- **What is asked**:
Reproduce the text on the heads of state of Sudan verbatim.

== Document segment

This article  lists the heads of state of Sudan since the country's independence in 1956.

History of the office
Since independence was proclaimed on 2 January 1956, six individuals (and three multi-member sovereignty councils) have served as head of state of Sudan, currently under the title President of the Republic of the Sudan. Prior to independence, Sudan was governed as a condominium by Egypt and the United Kingdom, under the name Anglo-Egyptian Sudan. As such, executive power was vested in a dyarchy consisting of both countries' heads of state – at the time of independence, the Queen of the United Kingdom (Elizabeth II) and the Egyptian Revolutionary Command Council (headed by Gamal Abdel Nasser). Immediately following independence, the role of head of state was filled by a five-member Sovereignty Council, with rival nationalist factions unable to agree on a single candidate. In November 1958, General Ibrahim Abboud led a military coup d'état, assuming the role of head of state as Chairman of the Supreme Council. Assuming the title of president in 1964, he resigned later that year due to general discontent around the rule of the military regime. Abboud was succeeded by a senior civil servant, Sirr Al-Khatim Al-Khalifa, who served as acting president for 18 days before transferring executive authority to a Committee of Sovereignty.

====
== Material

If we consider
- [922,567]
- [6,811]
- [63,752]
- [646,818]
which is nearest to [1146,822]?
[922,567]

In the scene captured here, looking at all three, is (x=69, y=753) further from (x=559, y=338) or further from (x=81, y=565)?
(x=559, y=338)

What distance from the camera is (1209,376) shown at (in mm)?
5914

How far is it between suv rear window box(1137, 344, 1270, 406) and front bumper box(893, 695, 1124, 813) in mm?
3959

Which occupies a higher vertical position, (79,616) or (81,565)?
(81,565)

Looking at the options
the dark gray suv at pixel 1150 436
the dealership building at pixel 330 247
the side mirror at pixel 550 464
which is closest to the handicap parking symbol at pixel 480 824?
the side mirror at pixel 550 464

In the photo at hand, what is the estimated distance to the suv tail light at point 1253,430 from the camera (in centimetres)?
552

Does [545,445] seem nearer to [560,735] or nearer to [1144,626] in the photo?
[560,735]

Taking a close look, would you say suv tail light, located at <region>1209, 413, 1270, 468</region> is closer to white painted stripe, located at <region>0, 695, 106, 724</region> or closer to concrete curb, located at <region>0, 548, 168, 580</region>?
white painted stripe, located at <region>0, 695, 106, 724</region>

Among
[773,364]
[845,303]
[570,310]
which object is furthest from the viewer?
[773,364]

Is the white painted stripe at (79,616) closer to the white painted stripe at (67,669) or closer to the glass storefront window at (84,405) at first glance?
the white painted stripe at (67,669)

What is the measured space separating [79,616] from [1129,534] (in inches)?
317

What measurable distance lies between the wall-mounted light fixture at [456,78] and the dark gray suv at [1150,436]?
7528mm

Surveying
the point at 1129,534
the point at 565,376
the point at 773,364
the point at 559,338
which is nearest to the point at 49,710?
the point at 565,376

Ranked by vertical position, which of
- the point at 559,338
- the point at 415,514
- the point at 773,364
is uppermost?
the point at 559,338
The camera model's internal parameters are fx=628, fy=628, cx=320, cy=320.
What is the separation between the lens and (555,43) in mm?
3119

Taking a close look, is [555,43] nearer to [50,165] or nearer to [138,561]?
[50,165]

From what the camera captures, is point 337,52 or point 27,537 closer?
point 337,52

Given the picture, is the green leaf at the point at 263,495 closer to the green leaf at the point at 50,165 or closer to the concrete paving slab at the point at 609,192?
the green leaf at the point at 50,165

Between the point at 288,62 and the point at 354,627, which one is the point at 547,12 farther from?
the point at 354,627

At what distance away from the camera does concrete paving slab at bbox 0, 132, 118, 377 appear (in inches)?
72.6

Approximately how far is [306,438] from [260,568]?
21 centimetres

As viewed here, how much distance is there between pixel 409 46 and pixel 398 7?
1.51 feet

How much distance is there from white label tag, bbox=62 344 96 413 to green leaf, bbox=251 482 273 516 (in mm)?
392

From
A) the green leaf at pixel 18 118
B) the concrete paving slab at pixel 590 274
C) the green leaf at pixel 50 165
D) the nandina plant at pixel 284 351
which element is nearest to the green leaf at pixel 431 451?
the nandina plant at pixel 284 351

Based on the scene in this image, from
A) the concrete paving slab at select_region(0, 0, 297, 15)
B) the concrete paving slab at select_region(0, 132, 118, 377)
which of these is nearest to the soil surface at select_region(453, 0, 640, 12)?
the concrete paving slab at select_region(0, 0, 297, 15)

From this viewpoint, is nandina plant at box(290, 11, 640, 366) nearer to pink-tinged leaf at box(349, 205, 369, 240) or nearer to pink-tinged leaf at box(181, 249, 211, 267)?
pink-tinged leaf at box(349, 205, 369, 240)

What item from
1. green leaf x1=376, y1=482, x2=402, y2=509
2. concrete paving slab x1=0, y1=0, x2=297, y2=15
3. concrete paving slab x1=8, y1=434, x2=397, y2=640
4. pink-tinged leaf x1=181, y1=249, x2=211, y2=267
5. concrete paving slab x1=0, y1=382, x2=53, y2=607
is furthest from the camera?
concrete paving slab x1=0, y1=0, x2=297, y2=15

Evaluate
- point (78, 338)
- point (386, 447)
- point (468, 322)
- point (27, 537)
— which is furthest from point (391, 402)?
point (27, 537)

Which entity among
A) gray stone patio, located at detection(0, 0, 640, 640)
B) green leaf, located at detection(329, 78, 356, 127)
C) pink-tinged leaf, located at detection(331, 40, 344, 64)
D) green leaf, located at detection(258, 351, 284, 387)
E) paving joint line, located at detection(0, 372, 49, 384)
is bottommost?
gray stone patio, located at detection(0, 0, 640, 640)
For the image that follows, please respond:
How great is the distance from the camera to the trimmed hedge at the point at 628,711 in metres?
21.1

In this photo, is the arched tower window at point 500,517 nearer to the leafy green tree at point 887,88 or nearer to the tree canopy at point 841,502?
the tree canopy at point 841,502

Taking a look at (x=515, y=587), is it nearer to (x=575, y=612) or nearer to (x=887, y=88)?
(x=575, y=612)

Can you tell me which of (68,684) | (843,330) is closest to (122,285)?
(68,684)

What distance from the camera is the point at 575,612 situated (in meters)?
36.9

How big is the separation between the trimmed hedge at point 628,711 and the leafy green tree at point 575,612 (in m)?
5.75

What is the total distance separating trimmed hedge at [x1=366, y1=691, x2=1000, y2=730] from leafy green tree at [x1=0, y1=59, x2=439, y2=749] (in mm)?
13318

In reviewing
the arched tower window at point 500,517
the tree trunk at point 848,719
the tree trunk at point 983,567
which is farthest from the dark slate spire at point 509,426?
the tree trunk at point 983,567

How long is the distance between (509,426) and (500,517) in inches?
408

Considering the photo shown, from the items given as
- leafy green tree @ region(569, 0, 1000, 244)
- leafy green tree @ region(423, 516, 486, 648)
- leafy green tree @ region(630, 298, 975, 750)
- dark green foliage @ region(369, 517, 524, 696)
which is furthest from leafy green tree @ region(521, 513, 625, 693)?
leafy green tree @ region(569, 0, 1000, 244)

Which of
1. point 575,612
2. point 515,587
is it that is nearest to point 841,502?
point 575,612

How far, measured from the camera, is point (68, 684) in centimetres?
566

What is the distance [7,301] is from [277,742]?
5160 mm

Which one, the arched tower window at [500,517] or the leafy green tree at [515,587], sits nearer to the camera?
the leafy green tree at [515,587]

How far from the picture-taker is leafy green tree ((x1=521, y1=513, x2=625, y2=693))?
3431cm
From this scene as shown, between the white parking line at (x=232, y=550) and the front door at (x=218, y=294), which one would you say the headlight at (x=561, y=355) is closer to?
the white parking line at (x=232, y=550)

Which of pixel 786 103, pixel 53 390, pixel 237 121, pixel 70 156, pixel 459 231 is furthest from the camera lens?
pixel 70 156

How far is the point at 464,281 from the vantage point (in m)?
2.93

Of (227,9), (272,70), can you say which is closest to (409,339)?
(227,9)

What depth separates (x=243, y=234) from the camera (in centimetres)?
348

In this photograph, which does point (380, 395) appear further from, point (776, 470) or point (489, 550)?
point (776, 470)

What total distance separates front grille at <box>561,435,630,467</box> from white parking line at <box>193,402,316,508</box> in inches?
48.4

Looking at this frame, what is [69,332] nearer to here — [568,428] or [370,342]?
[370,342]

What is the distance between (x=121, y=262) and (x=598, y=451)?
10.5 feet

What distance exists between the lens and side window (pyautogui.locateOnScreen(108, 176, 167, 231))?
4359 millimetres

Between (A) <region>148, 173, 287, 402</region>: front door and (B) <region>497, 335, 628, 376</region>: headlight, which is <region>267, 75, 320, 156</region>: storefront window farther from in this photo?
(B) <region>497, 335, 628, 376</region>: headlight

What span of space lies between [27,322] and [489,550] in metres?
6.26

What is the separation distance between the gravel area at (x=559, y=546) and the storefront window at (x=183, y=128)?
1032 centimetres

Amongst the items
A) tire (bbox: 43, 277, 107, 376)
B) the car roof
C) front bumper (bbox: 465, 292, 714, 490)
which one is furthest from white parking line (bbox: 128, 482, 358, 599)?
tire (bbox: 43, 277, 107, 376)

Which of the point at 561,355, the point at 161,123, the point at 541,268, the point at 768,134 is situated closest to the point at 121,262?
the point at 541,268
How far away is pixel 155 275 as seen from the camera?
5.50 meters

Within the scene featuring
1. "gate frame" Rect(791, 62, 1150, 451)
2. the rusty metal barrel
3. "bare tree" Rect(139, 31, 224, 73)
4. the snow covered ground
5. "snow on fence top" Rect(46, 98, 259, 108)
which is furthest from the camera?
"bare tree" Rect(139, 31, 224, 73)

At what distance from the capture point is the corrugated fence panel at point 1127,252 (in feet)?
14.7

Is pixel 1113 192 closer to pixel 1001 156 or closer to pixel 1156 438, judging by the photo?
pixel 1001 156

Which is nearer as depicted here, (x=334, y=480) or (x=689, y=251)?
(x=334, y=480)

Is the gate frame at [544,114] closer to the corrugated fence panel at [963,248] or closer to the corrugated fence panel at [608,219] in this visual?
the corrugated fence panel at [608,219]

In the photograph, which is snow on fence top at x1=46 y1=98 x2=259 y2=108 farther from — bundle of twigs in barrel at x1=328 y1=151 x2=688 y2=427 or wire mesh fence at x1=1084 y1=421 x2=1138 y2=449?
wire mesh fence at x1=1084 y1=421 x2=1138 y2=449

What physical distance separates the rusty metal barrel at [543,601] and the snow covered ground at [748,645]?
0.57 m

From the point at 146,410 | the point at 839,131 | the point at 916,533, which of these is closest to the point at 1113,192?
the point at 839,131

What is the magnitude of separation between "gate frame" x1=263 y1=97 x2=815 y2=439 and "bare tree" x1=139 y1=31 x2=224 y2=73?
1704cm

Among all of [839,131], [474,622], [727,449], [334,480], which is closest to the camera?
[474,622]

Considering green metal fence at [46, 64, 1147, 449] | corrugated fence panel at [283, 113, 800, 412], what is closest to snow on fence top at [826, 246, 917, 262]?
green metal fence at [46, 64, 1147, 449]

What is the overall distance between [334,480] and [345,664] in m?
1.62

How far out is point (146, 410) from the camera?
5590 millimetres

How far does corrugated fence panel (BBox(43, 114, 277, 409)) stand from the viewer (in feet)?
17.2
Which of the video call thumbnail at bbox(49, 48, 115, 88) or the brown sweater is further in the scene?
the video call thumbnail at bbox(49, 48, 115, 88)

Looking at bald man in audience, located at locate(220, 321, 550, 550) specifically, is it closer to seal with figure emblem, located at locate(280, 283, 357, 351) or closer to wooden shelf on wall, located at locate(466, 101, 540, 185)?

====

- **Task result**:
This article  lists the heads of state of Sudan since the country's independence in 1956.

History of the office
Since independence was proclaimed on 2 January 1956, six individuals (and three multi-member sovereignty councils) have served as head of state of Sudan, currently under the title President of the Republic of the Sudan. Prior to independence, Sudan was governed as a condominium by Egypt and the United Kingdom, under the name Anglo-Egyptian Sudan. As such, executive power was vested in a dyarchy consisting of both countries' heads of state – at the time of independence, the Queen of the United Kingdom (Elizabeth II) and the Egyptian Revolutionary Command Council (headed by Gamal Abdel Nasser). Immediately following independence, the role of head of state was filled by a five-member Sovereignty Council, with rival nationalist factions unable to agree on a single candidate. In November 1958, General Ibrahim Abboud led a military coup d'état, assuming the role of head of state as Chairman of the Supreme Council. Assuming the title of president in 1964, he resigned later that year due to general discontent around the rule of the military regime. Abboud was succeeded by a senior civil servant, Sirr Al-Khatim Al-Khalifa, who served as acting president for 18 days before transferring executive authority to a Committee of Sovereignty.